Francisco Hernández Girón

The rebel Francisco Hernández Girón in a drawing of Guamán Poma.

Francisco Hernández Girón, born in Cáceres, Extremadura, died in Lima on December 7, 1554, was a Spanish conquistador.

Hernández Girón arrived in Peru in 1535 with, among others, the future governor Blasco Núñez Vela. In the ensuing struggle for power between the Pizarro brothers and the Almagristas in 1537, he supported neither.
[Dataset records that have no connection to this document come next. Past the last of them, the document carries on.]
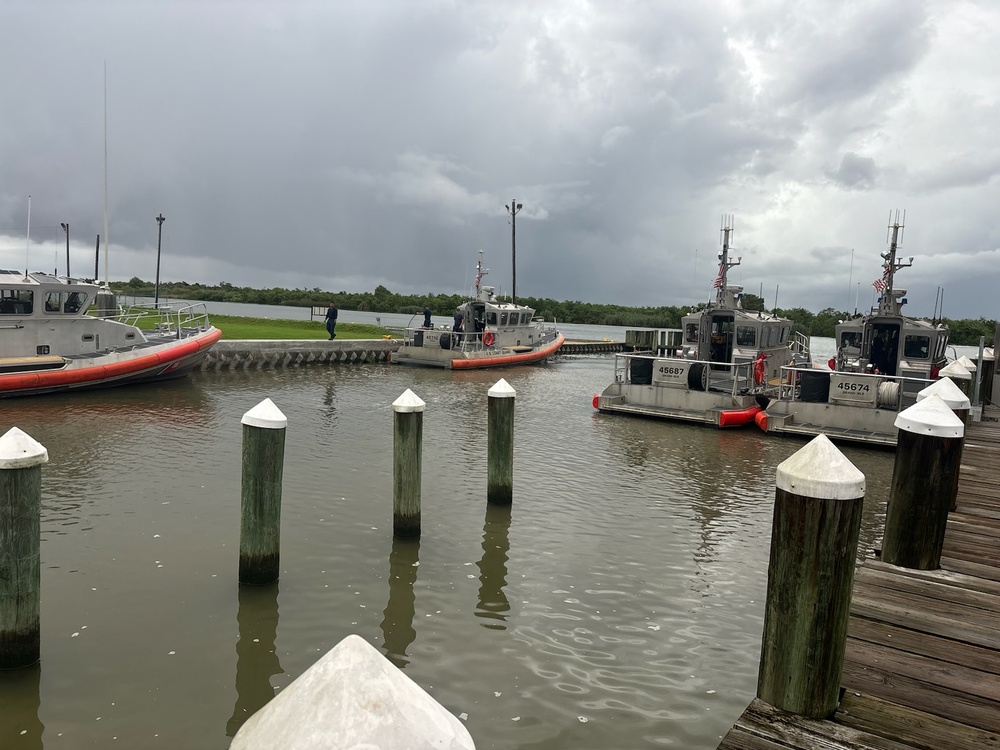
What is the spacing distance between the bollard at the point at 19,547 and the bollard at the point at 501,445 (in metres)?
4.96

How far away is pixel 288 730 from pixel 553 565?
19.9ft

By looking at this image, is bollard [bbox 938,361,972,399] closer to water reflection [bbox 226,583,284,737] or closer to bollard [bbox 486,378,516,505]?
bollard [bbox 486,378,516,505]

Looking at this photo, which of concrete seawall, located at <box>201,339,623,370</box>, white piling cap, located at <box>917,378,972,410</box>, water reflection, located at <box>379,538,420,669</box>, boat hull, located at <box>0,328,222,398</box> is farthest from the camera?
concrete seawall, located at <box>201,339,623,370</box>

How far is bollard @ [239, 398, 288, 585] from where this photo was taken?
600 cm

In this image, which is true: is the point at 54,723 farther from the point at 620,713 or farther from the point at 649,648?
the point at 649,648

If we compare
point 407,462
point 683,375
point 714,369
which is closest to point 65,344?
point 407,462

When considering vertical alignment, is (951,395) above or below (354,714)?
above

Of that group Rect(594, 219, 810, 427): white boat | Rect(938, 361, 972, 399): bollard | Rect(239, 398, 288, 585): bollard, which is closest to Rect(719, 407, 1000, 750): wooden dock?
Rect(239, 398, 288, 585): bollard

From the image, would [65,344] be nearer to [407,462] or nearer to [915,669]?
[407,462]

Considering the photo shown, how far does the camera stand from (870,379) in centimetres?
1472

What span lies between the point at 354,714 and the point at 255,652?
452 cm

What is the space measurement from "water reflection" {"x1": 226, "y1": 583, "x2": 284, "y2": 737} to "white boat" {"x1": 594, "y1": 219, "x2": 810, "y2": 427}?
1186cm

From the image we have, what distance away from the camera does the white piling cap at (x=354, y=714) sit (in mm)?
1313

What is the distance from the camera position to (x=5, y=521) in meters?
4.59
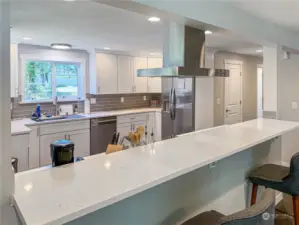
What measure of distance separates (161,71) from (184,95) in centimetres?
317

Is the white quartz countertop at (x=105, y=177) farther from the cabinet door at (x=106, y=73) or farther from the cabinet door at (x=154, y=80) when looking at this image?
the cabinet door at (x=154, y=80)

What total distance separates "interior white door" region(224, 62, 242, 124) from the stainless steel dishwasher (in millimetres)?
2538

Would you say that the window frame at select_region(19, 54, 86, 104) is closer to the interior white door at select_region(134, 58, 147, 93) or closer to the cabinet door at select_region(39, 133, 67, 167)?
the cabinet door at select_region(39, 133, 67, 167)

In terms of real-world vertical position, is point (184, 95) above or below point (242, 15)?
below

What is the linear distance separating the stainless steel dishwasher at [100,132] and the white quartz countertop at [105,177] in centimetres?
312

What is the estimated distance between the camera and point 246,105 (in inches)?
273

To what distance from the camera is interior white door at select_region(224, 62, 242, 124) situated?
6.14 m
Almagro was executed in 1538 and Francisco Pizarro, governor of Peru, was assassinated by Almagro's son in 1541. In the struggle following once next governor Cristóbal Vaca de Castro had defeated the Almagristas at Chupas and then becoming imprisoned by Blasco Núñez Vela, appointed royal viceroy, Hernández Girón became a supporter of the latter.

He fought at the battles of Añaquito and managed to escape death in an emerging defeat. At Jaquijahuana, he again took the side of the royal forces under Pedro de la Gasca, with great success. On November 13, 1553,[1] however, he led a rebellion towards the new rule caused by unequal charges proclaimed by Melchor Bravo de Saravia, the new viceroy and second to follow. He was defeated on December 7, 1554, and executed in Lima.[2]

References

  1. ^ Severo Martinez Pelaez, La patria del criollo: ensayo de interpretación de la realidad colonial guatemalteca (Fondo de Cultura Económica, 2013)
  2. ^ John Michael Francis (2006). Iberia and the Americas: Culture, Politics, and History: a Multidisciplinary Encyclopedia. Vol. 1. ABC-Clio. p. 235. ISBN 1851094210.